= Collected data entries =
=== Section Start ===
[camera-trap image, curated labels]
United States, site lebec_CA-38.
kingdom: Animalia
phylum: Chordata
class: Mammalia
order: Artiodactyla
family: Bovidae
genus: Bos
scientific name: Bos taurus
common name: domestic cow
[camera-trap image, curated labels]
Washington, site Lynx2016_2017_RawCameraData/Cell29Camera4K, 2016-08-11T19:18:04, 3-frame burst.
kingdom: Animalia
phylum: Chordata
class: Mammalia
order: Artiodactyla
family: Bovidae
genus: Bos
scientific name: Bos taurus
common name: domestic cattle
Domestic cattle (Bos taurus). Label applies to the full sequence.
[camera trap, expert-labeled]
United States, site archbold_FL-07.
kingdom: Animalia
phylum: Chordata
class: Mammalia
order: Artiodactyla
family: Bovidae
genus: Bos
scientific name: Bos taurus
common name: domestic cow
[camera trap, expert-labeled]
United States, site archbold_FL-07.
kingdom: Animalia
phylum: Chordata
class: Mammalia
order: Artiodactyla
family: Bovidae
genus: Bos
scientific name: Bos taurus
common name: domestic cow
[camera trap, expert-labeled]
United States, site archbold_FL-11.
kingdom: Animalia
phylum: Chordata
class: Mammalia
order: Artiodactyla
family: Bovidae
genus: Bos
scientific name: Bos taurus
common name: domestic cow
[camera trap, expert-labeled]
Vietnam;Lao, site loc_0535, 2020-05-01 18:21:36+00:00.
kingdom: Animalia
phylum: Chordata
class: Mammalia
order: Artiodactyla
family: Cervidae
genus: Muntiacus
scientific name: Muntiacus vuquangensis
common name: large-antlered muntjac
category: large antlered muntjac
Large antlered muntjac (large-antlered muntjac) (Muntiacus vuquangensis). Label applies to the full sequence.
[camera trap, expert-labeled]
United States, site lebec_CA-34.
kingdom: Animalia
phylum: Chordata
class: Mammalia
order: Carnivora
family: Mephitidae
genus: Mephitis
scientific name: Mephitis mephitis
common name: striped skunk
=== Section End ===
= Exercise brief =
Recopy all of the records verbatim.

= Task response =
[camera-trap image, curated labels]
United States, site lebec_CA-38.
kingdom: Animalia
phylum: Chordata
class: Mammalia
order: Artiodactyla
family: Bovidae
genus: Bos
scientific name: Bos taurus
common name: domestic cow
[camera-trap image, curated labels]
Washington, site Lynx2016_2017_RawCameraData/Cell29Camera4K, 2016-08-11T19:18:04, 3-frame burst.
kingdom: Animalia
phylum: Chordata
class: Mammalia
order: Artiodactyla
family: Bovidae
genus: Bos
scientific name: Bos taurus
common name: domestic cattle
Domestic cattle (Bos taurus). Label applies to the full sequence.
[camera trap, expert-labeled]
United States, site archbold_FL-07.
kingdom: Animalia
phylum: Chordata
class: Mammalia
order: Artiodactyla
family: Bovidae
genus: Bos
scientific name: Bos taurus
common name: domestic cow
[camera trap, expert-labeled]
United States, site archbold_FL-07.
kingdom: Animalia
phylum: Chordata
class: Mammalia
order: Artiodactyla
family: Bovidae
genus: Bos
scientific name: Bos taurus
common name: domestic cow
[camera trap, expert-labeled]
United States, site archbold_FL-11.
kingdom: Animalia
phylum: Chordata
class: Mammalia
order: Artiodactyla
family: Bovidae
genus: Bos
scientific name: Bos taurus
common name: domestic cow
[camera trap, expert-labeled]
Vietnam;Lao, site loc_0535, 2020-05-01 18:21:36+00:00.
kingdom: Animalia
phylum: Chordata
class: Mammalia
order: Artiodactyla
family: Cervidae
genus: Muntiacus
scientific name: Muntiacus vuquangensis
common name: large-antlered muntjac
category: large antlered muntjac
Large antlered muntjac (large-antlered muntjac) (Muntiacus vuquangensis). Label applies to the full sequence.
[camera trap, expert-labeled]
United States, site lebec_CA-34.
kingdom: Animalia
phylum: Chordata
class: Mammalia
order: Carnivora
family: Mephitidae
genus: Mephitis
scientific name: Mephitis mephitis
common name: striped skunk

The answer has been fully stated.